CocoIndex Changelog 2025-08-18

August 18, 2025 · 13 min read

CocoIndex Maintainer

CocoIndex Changelog 2025-08-15

We’ve shipped 20+ releases — packed with production-ready features, scalability upgrades, and runtime improvements. 🚀 Huge thanks to our amazing users for the feedback and for running CocoIndex at scale!

Full changelog: v0.1.58...v0.1.79.

We've made it to Github Rust Trending this week along with some other cool projects like OpenAI Codex, Tree-sitter, Polars, LanceDB, and more!

rust-trending

Performance, Scalability, and Reliability

CocoIndex is built to be production-ready from day one, empowering teams to process data at scale without compromising performance or reliability. Our continuous improvements to the runtime ensure that CocoIndex can handle large-scale, real-time workloads with ease.

Control Processing Concurrency in CocoIndex

CocoIndex now has concurrency control to balance maximum throughput with system stability. The default settings work well for most cases, but we also expose layered controls for advanced scenarios.

flow-control

Global limits — keep total concurrency within safe thresholds
Per-source limits — tune for different workloads
Nested iteration limits — control fan-out during chunk/sub-row processing

Read more about the concurrency control in the blog post.

Auto-Retry for Remote LLM Requests

CocoIndex now automatically backoff and retry rate-limited requests (HTTP 429) to remote LLMs, ensuring smoother and more resilient data processing. More optimizations are coming soon.

Automatically Combined Update Operations

CocoIndex now automatically combines multiple update calls into a single operation when it's safe to do so. This optimization allows users to blindly call the update API whenever an update is potentially needed, without worrying about too frequent or conflict updates.

Enhanced PostgreSQL Connection Pooling

The latest update introduces configurable minimum and maximum connection limits for PostgreSQL connections. Check out DatabaseConnectionSpec in the docs. This enhancement allows fine-tuning connection pool settings to better match your workload requirements, improving resource utilization and performance.

API Updates

Custom Targets

CocoIndex envisions building pipelines like assemble building blocks by standardizing the interfaces. It should be composable, interchangeable, and fun to build. We provide a rich set of default components to help you build vector indexes, knowledge graphs, and your own custom building block creations, with a standard interface.

Now, we’re introducing custom targets, further pushing the boundaries of what you can build with CocoIndex.
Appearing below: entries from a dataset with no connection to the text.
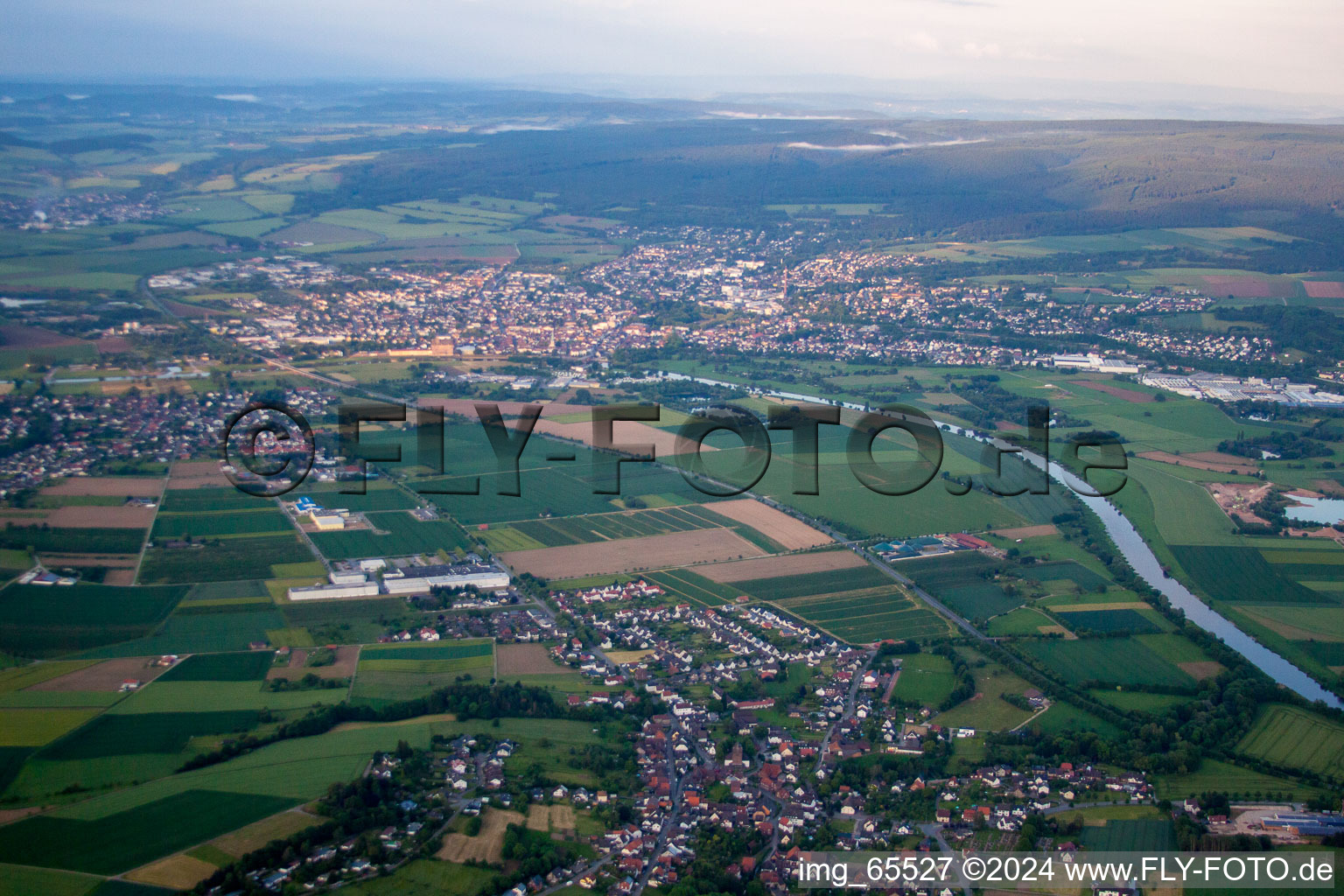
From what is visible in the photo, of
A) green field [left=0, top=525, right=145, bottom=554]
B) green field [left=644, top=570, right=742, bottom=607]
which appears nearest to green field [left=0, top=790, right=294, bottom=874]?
green field [left=644, top=570, right=742, bottom=607]

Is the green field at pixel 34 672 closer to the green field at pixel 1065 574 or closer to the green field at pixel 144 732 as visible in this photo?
the green field at pixel 144 732

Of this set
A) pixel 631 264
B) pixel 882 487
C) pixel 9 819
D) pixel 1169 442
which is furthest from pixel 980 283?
pixel 9 819

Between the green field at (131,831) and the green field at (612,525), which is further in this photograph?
the green field at (612,525)

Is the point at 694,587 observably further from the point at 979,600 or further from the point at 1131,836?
the point at 1131,836

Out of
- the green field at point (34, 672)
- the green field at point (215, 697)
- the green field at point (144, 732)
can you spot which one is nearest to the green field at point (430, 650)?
the green field at point (215, 697)

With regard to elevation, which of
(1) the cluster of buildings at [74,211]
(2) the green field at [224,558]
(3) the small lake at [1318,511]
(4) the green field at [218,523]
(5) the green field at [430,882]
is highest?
(1) the cluster of buildings at [74,211]

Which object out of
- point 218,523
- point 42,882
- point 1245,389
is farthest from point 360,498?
point 1245,389

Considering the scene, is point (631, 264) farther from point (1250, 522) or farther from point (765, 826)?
point (765, 826)
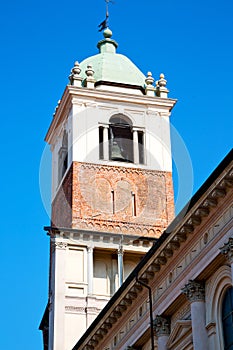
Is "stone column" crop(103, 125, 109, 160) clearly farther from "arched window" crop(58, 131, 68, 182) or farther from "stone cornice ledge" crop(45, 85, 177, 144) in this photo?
"arched window" crop(58, 131, 68, 182)

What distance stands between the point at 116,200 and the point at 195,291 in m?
17.9

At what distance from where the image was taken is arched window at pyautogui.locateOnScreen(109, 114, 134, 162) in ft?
143

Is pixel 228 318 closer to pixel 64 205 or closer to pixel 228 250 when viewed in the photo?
pixel 228 250

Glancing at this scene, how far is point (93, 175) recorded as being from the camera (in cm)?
4200

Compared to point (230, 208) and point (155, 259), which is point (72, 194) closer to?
point (155, 259)

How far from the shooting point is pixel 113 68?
1815 inches

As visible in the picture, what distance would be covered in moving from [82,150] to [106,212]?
10.7 ft

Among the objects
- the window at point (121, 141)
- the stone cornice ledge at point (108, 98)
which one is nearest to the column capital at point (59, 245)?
the window at point (121, 141)

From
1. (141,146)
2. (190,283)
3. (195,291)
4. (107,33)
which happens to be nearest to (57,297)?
(141,146)

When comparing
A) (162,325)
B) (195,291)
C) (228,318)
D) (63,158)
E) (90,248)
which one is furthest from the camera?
(63,158)

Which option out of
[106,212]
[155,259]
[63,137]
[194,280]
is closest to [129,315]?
[155,259]

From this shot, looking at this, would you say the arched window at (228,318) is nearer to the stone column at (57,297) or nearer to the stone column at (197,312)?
the stone column at (197,312)

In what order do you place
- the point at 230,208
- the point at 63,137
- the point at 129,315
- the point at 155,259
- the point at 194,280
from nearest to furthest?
1. the point at 230,208
2. the point at 194,280
3. the point at 155,259
4. the point at 129,315
5. the point at 63,137

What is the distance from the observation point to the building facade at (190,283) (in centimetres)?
2277
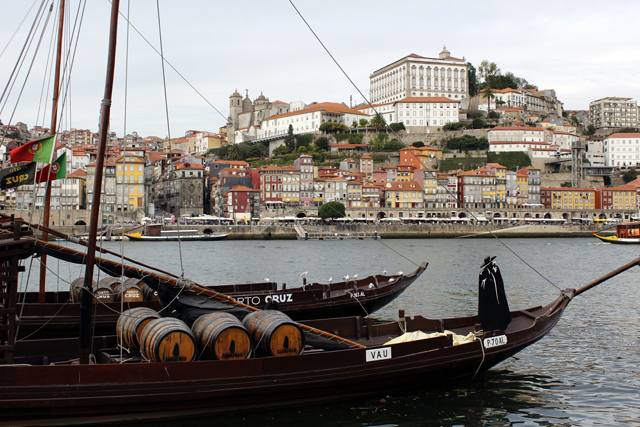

You define two things:

Target Spec – how to configure the target (such as setting a file path or API key).
Target Connector – how to write data to that target (the logic).

You can think of this as plugging in your own target with a few lines of Python.

custom-targets

Read more about custom targets with an example in the blog post. Read the documentation for more details.

New `transform` method in FlowBuilder

The new FlowBuilder.transform() method provides an alternative to the chained-style transformation, and makes the flow more clear when the CocoIndex function takes more than one arguments.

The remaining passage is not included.